# Humanities & Anthropology > History & Civilisations >  Huns Ended Ancient Times

## Silverbackman

When many people think of the end of Ancient Times they think of Rome falling. The idea of Rome falling was the cause of the end the ancient times is not accurate, because that only applies to Europe.

The Huns are the ones who brought an end to Ancient Times because they basically conquered all and left in ruin all major empires. At the time there were 5 empires: Gupta India, Sassanid Persia, Han China, West Rome, and East Rome. The Huns basically brought the end to all these empires except East Rome. Though many people say that the Germanic Barbarians conquered the Roman Empire this is not necessarily true. The Huns sacked Rome and weakened it enough for the Barbarians to win. After all, as little as 12 years later Rome fell.

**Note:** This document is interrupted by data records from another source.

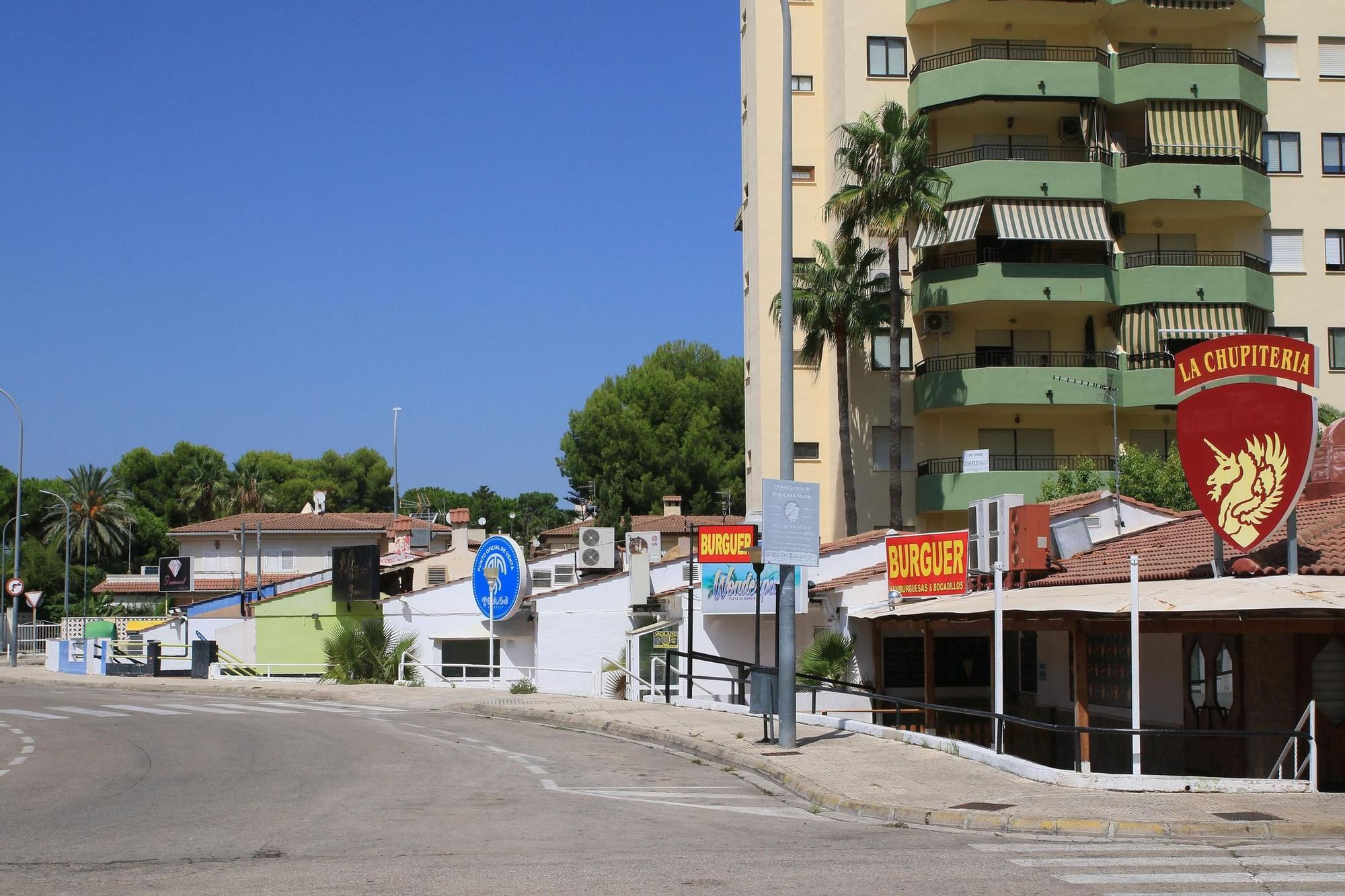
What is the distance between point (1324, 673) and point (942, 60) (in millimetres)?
34930

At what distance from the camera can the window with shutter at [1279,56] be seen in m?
A: 49.2

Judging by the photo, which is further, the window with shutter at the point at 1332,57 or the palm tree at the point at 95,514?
the palm tree at the point at 95,514

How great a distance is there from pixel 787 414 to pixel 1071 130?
3193cm

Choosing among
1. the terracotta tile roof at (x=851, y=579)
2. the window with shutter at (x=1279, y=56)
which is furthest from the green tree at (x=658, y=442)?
the terracotta tile roof at (x=851, y=579)

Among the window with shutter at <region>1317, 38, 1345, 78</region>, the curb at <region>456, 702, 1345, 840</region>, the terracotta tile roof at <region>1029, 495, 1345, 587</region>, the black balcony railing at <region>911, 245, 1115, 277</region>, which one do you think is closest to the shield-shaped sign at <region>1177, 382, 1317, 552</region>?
the terracotta tile roof at <region>1029, 495, 1345, 587</region>

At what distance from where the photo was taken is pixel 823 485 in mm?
49188

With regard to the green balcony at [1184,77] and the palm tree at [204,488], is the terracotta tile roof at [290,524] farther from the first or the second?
the green balcony at [1184,77]

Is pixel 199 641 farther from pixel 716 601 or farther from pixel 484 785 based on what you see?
pixel 484 785

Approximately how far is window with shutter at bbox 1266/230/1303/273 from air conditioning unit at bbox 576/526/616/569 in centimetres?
2592

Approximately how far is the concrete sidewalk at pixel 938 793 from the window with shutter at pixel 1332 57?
125ft

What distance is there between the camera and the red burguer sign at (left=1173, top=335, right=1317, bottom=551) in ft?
51.4

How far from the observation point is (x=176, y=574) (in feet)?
210

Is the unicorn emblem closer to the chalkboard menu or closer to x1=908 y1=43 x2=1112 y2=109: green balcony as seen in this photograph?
the chalkboard menu

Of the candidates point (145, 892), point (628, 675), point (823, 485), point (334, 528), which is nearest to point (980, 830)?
point (145, 892)
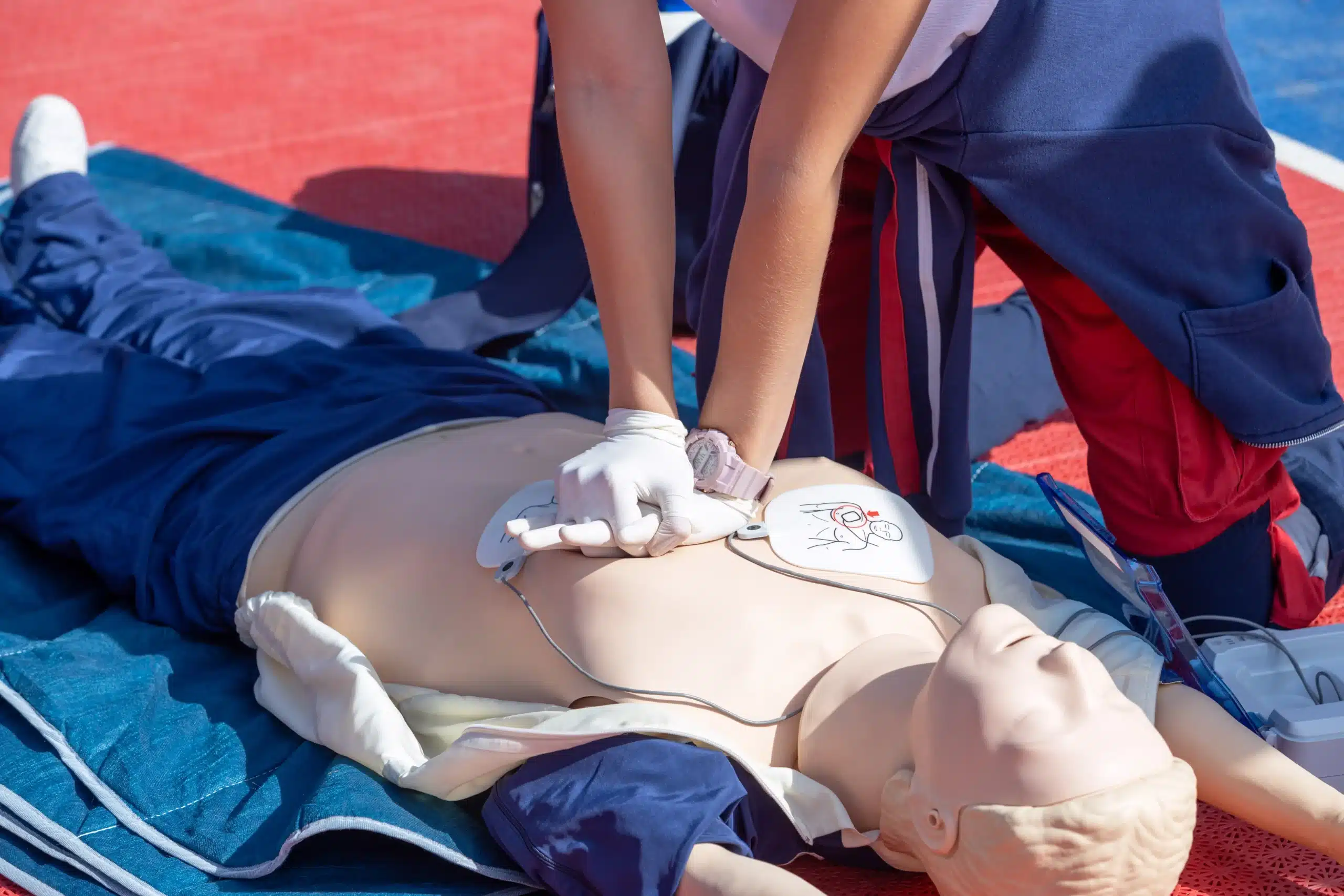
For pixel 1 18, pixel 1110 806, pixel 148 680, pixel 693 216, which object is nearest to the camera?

What do you think is the greatest cause for the end of Ancient Times?

----------


## Kinsao

How do you define 'Ancient Times'? How old does it have to be, for classed as ancient?  :Doubt:

----------


## Mars Man

This sounds very interesting. I have read some history on the subject way back when, and remember almost nothing. This should prove to be a subject to look into, but I tend to agree that a definition may be called for. 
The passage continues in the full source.